CONSIGNA A:
Según el texto sobre el maestro Fiel Malaver, ¿por qué ser su alumno tenía grandes compensaciones pese a su "dolorosa contundencia"? Responda en una a tres oraciones.
CONSIGNA B:
Prosiga el texto sobre el maestro Fiel Malaver a partir del punto en que termina.

TEXTO DE LECTURA:
Sin embargo, según el calibre de la ignorancia manifestada en las respuestas,
se prodigaba en jalones de orejas y de cabello acompañados de una profecía por
el estilo de: “porquería no vas a servir para nada. Ni para recoger pepinos vas
a servir”, o más simplemente, un epíteto: “animal”.
No obstante su dolorosa
contundencia, la experiencia de ser alumno de Fiel Malaver tenía grandes
compensaciones; era probablemente el mejor pintor de pizarrones del mundo y sus
dibujos con tizas de colores nos revelaron las maravillas de la botánica, la
zoología y la anatomía humana. Sus clases de geografía física y política
universales fueron inolvidables y cualquiera de sus alumnos podría todavía
recitar las capitales de Europa con la certidumbre de quien ha pateado sus
calles, o ganar un concurso en la televisión enumerando las montañas más altas
de América del Norte: el Mac Kinley en Alaska, el Whitney en California, el
Rainier en Washington y el Popocatepetl en México, recitado como un mantra, con
la pronunciación arcillosa del maestro y acentuadas, todas, en las últimas
sílabas. O saber exactamente cuáles son las dimensiones del río Orinoco: “el
más grande de Venezuela, el tercero de la América del Sur, el quinto del Nuevo
Mundo y el noveno de toda la Tierra”.
Con la llegada de junio, el
maestro Fiel dio inicio a una de sus campañas más intimidantes:
“Estudien que por ahí viene
el examen final, pero también vienen los días de San Juan y San Pedro y todos
ustedes se van a ir a playa Guacuco a bañarse. Yo también voy a ir, pero yo no
tengo que presentar ningún examen. Ustedes van a estar gozando y ninguno me va
a ver, pero debajo de una de las matas de uva voy a estar yo mirándolos a
ustedes saltar entre las olas. Y ninguno se va a ahogar allá en ese montón de
agua pero, por no estudiar, se van ahogar aquí. Ni siquiera en un vaso de agua,
como dicen por ahí, sino en un platico llano que les voy a poner en el examen”.

MATERIAL PROPORCIONADO:
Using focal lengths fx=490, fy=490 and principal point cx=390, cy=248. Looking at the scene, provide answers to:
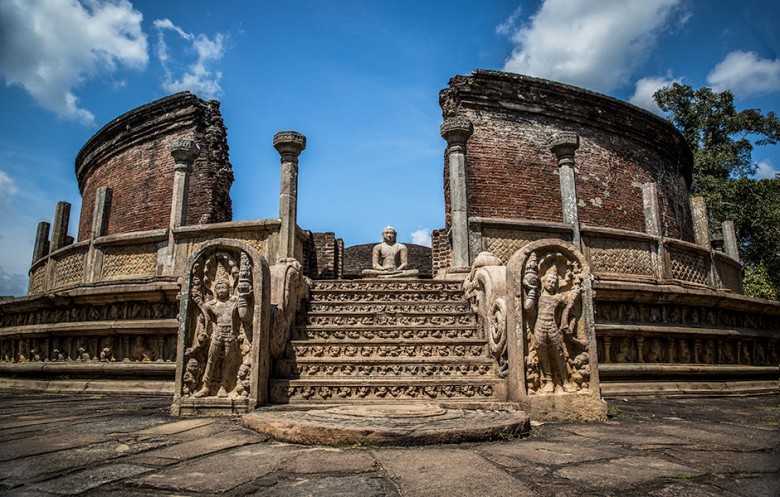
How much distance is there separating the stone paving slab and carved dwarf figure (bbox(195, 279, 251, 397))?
61 cm

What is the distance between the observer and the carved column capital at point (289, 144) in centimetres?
809

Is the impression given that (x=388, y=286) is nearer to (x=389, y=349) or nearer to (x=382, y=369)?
(x=389, y=349)

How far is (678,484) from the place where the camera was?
2.16m

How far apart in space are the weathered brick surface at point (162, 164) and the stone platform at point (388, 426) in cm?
1216

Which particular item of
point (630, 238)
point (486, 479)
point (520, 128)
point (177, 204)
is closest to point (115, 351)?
point (177, 204)

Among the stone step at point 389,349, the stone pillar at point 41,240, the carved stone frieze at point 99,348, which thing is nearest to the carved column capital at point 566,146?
the stone step at point 389,349

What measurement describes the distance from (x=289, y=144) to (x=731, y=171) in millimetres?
23378

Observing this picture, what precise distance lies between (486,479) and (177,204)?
7883mm

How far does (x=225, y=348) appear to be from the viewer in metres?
4.47

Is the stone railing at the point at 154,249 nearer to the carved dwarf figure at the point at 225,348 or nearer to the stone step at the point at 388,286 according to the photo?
the stone step at the point at 388,286

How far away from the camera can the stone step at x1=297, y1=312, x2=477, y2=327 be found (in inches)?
230

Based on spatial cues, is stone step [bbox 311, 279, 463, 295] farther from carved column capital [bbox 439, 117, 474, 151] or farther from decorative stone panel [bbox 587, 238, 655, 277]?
carved column capital [bbox 439, 117, 474, 151]

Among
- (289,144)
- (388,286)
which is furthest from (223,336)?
(289,144)

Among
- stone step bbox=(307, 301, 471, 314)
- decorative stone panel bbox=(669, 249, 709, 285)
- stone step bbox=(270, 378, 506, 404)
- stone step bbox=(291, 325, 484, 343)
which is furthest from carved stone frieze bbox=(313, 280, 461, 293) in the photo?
decorative stone panel bbox=(669, 249, 709, 285)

RESPUESTA DEL EJERCICIO A:
Porque era probablemente el mejor pintor de pizarrones del mundo, y sus dibujos con tizas de colores revelaron a sus alumnos las maravillas de la botánica, la zoología y la anatomía humana. Además, sus clases de geografía física y política universales fueron inolvidables.

RESPUESTA DEL EJERCICIO B:
El temido día de nuestro
juicio final, sin embargo, Fiel Malaver, el duro maestro, se nos reveló como el
sentimental que era y, a guisa de despedida, con gran sentimiento, nos aseguró
que pasados unos años nos olvidaríamos de él y ni siquiera lo saludaríamos
cuando nos lo cruzáramos en la calle. Mucho tiempo ha transcurrido desde
entonces. La Francisco Esteban no parece la misma ni a La Asunción la cubre
ahora esa calina perfumada a pan recién horneado que al final de la jornada
escolar nos acompañaba en la vuelta a casa. Fiel Malaver murió hace ya varios
años. La última vez que lo vi, tenía blancos el pelo y el mítico bigote, su
cuerpo estaba más enteco, había perdido mucho de su tejido adiposo, y pensé que
en las tardes de diciembre ahora sentiría frío.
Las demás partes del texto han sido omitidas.